◆ Records of spatial reasoning questions:
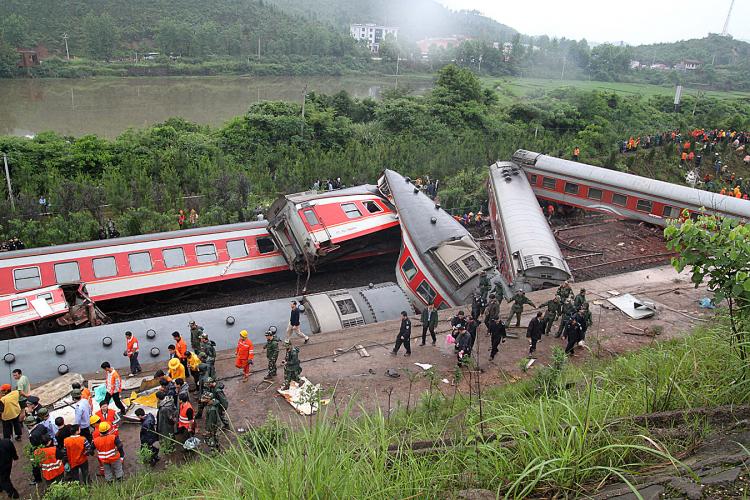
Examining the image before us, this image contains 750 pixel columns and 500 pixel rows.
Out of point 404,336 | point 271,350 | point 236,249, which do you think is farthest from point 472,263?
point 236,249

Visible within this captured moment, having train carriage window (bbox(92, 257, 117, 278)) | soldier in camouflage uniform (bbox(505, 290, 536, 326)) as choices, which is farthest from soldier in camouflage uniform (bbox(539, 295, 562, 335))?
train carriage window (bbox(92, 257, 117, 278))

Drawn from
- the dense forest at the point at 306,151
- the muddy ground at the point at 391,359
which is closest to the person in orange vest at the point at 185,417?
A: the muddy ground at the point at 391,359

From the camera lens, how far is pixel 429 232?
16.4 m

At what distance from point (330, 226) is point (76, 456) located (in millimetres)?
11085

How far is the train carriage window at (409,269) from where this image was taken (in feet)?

◆ WHAT YOU ARE ASKED TO DO:
Reproduce every entry word for word, but skip any pictures.

◆ RESULT OF THE TASK:
Examining the image before us, this image contains 750 pixel columns and 500 pixel rows.
Out of point 404,336 | point 271,350 | point 236,249, which do you think is farthest from point 472,263?
point 236,249

Visible within this captured moment, having train carriage window (bbox(92, 257, 117, 278)) | soldier in camouflage uniform (bbox(505, 290, 536, 326)) as choices, which is farthest from soldier in camouflage uniform (bbox(539, 295, 562, 335))?
train carriage window (bbox(92, 257, 117, 278))

Drawn from
- the dense forest at the point at 306,151
- the muddy ground at the point at 391,359
which is closest to the person in orange vest at the point at 185,417?
A: the muddy ground at the point at 391,359

From the camera lens, how far is pixel 429 232?
16.4 m

At what distance from point (330, 226) is point (76, 456) located (in millimetres)?
11085

How far is the train carriage window at (409,269) from where this image was taken (in feet)?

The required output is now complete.